Output, please, every line from the line that holds "What is the measured separation" to the end, exactly as written.

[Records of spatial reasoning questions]

※

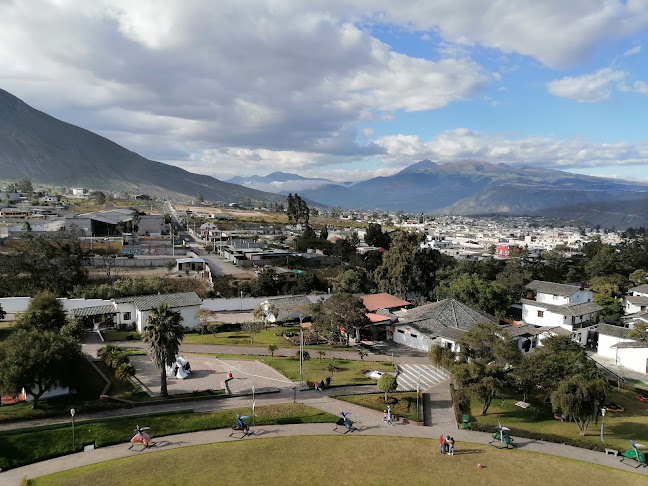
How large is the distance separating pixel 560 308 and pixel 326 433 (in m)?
38.3

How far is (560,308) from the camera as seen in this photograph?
168ft

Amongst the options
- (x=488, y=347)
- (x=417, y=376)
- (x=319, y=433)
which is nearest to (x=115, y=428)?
(x=319, y=433)

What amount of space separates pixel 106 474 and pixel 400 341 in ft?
101

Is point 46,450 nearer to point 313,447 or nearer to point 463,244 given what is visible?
point 313,447

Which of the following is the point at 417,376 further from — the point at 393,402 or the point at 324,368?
the point at 324,368

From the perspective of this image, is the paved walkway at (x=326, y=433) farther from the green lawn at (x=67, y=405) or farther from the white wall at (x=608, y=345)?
the white wall at (x=608, y=345)

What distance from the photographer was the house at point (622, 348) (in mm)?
40531

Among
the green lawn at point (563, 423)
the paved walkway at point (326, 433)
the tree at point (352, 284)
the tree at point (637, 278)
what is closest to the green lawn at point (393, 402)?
the paved walkway at point (326, 433)

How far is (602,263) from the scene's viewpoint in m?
74.5

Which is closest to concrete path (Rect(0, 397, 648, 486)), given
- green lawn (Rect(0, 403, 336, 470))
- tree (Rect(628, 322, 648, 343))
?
green lawn (Rect(0, 403, 336, 470))

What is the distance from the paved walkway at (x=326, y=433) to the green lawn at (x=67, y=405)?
12.6 ft

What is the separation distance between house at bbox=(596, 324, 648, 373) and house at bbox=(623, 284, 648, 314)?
18.0m

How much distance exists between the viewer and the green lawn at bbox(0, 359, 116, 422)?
2411 cm

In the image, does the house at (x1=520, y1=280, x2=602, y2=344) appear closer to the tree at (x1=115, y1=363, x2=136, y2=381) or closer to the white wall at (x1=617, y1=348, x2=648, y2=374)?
the white wall at (x1=617, y1=348, x2=648, y2=374)
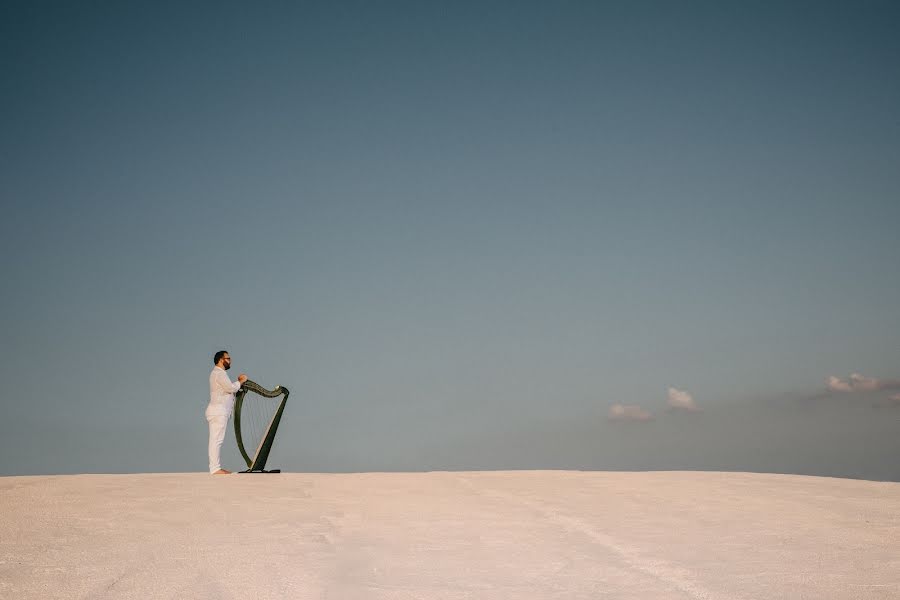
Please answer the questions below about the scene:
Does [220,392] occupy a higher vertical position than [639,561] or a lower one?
higher

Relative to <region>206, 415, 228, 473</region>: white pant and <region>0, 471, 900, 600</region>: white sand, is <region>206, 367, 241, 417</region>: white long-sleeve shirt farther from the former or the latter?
<region>0, 471, 900, 600</region>: white sand

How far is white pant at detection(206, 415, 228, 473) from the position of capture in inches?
449

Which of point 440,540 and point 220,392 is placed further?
point 220,392

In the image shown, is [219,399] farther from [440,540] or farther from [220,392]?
[440,540]

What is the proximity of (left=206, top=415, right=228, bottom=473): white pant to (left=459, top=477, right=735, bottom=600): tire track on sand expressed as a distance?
5373mm

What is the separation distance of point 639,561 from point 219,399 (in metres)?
7.61

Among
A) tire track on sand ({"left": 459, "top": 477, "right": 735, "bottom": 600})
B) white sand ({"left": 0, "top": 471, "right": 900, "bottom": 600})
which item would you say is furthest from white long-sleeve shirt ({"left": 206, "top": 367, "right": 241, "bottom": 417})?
tire track on sand ({"left": 459, "top": 477, "right": 735, "bottom": 600})

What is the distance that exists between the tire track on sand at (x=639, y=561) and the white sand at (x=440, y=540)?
15mm

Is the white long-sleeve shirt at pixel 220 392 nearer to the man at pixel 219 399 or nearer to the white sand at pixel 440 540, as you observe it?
the man at pixel 219 399

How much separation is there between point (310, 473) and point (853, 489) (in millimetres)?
6319

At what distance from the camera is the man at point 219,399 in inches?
456

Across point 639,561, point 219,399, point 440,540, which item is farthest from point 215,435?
point 639,561

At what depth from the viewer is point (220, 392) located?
11664mm

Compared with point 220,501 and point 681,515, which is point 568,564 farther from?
point 220,501
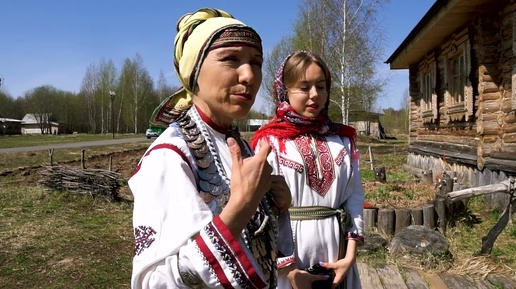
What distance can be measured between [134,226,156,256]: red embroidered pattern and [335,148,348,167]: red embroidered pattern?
1273 millimetres

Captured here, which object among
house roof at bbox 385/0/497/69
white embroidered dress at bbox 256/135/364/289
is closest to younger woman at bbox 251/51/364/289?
white embroidered dress at bbox 256/135/364/289

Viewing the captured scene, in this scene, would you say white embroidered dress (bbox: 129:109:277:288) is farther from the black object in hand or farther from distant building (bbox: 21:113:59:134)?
distant building (bbox: 21:113:59:134)

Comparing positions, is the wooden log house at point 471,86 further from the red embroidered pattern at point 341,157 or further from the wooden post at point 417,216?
the red embroidered pattern at point 341,157

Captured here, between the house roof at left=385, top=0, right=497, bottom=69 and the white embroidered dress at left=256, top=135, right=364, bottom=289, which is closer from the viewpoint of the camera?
the white embroidered dress at left=256, top=135, right=364, bottom=289

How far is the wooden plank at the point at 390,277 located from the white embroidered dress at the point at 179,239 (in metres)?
2.98

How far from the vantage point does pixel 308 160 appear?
82.1 inches

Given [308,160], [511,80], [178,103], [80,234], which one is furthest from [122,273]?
[511,80]

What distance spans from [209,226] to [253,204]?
12 cm

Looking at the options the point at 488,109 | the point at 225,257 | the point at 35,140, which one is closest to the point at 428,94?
the point at 488,109

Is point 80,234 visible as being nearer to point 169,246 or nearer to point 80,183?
point 80,183

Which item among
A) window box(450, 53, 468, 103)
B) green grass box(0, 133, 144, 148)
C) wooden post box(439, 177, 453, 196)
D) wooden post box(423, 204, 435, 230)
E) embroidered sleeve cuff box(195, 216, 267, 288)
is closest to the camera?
embroidered sleeve cuff box(195, 216, 267, 288)

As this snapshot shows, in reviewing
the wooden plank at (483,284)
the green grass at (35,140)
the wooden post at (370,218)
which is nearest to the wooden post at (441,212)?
the wooden post at (370,218)

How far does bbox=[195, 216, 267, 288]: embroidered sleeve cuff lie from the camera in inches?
38.3

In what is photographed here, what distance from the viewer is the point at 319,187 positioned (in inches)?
80.6
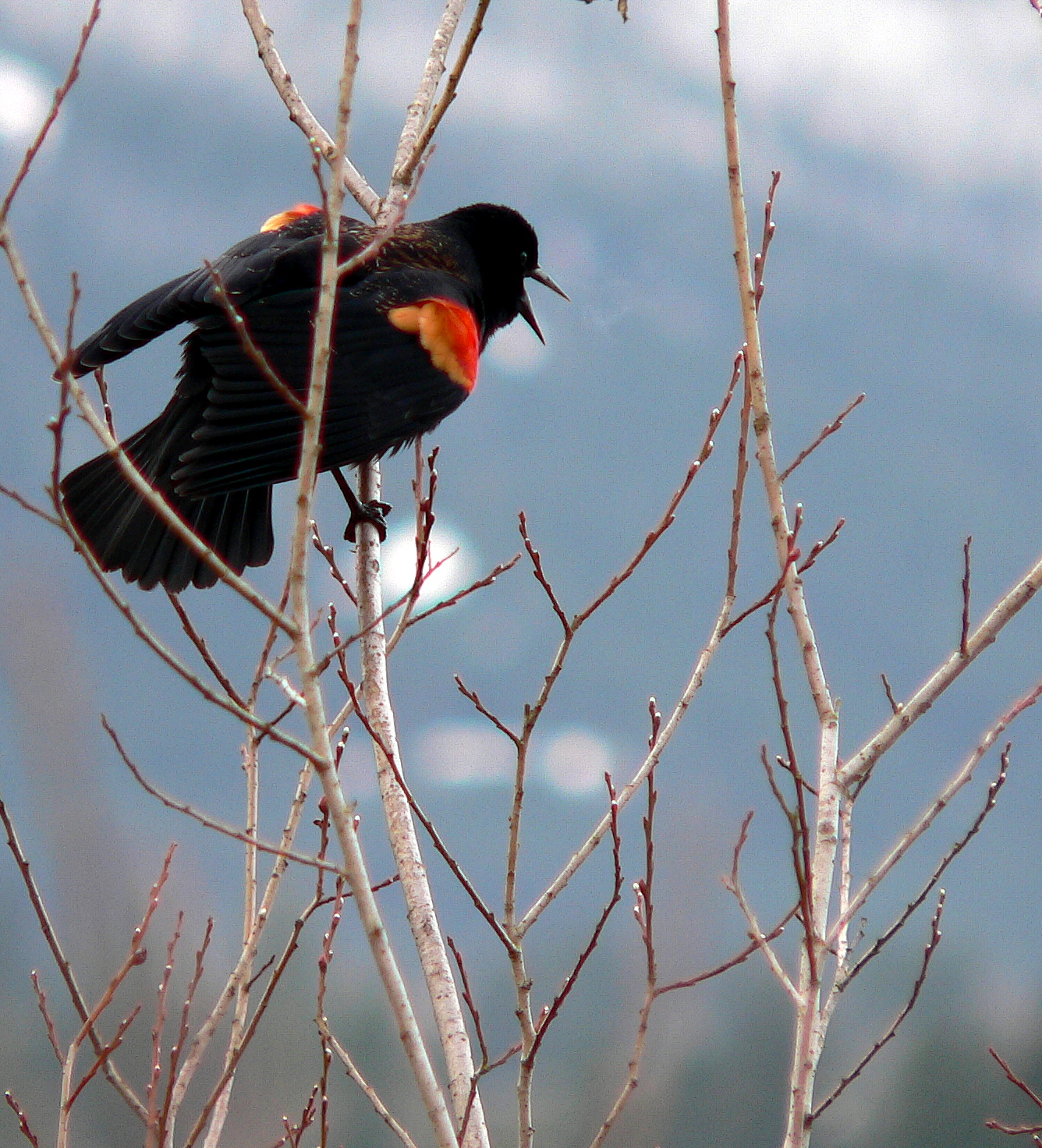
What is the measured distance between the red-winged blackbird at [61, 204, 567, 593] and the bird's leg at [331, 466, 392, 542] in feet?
0.88

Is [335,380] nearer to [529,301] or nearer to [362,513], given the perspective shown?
[362,513]

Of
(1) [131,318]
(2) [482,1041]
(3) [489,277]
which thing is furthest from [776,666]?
(3) [489,277]

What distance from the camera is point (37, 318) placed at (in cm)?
204

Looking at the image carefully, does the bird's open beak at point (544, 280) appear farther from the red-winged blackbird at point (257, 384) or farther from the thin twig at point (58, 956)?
the thin twig at point (58, 956)

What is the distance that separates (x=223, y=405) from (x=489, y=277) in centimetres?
203

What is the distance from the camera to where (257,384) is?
10.7ft

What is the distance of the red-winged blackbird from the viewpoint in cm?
320

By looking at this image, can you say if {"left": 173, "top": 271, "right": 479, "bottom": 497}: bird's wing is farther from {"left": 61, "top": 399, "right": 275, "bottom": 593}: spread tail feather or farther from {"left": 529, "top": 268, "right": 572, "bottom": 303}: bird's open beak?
{"left": 529, "top": 268, "right": 572, "bottom": 303}: bird's open beak

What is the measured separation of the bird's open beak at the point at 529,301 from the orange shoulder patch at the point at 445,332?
1.12 m

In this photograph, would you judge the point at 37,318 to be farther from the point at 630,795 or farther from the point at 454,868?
the point at 630,795

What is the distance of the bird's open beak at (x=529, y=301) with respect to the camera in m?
5.09

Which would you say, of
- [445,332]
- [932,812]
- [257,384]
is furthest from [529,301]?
[932,812]

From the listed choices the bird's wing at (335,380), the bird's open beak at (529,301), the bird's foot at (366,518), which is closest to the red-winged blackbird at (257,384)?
the bird's wing at (335,380)

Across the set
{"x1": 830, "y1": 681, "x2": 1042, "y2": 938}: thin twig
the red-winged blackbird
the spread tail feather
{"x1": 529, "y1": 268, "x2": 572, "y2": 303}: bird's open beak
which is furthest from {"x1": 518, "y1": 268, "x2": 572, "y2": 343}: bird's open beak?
{"x1": 830, "y1": 681, "x2": 1042, "y2": 938}: thin twig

※

COMPLETED TASK:
What is the measured separation of the bird's open beak at the point at 529,301 from the orange shoulder patch at the point at 445,332?
1.12 m

In this photograph, would you judge the point at 37,318 to be farther from the point at 630,795 or farther from the point at 454,868?
the point at 630,795

What is the distance of the bird's open beak at (x=529, y=301) with respect to the camera in m?
5.09

Which would you say, of
- [445,332]
- [932,812]
- [257,384]
is furthest from [529,301]?
[932,812]

From the listed choices the bird's wing at (335,380), the bird's open beak at (529,301), the bird's foot at (366,518), which is closest to the red-winged blackbird at (257,384)?
the bird's wing at (335,380)

Across the set
{"x1": 830, "y1": 681, "x2": 1042, "y2": 938}: thin twig
the red-winged blackbird
the spread tail feather
{"x1": 529, "y1": 268, "x2": 572, "y2": 303}: bird's open beak
which is furthest from {"x1": 518, "y1": 268, "x2": 572, "y2": 343}: bird's open beak?
{"x1": 830, "y1": 681, "x2": 1042, "y2": 938}: thin twig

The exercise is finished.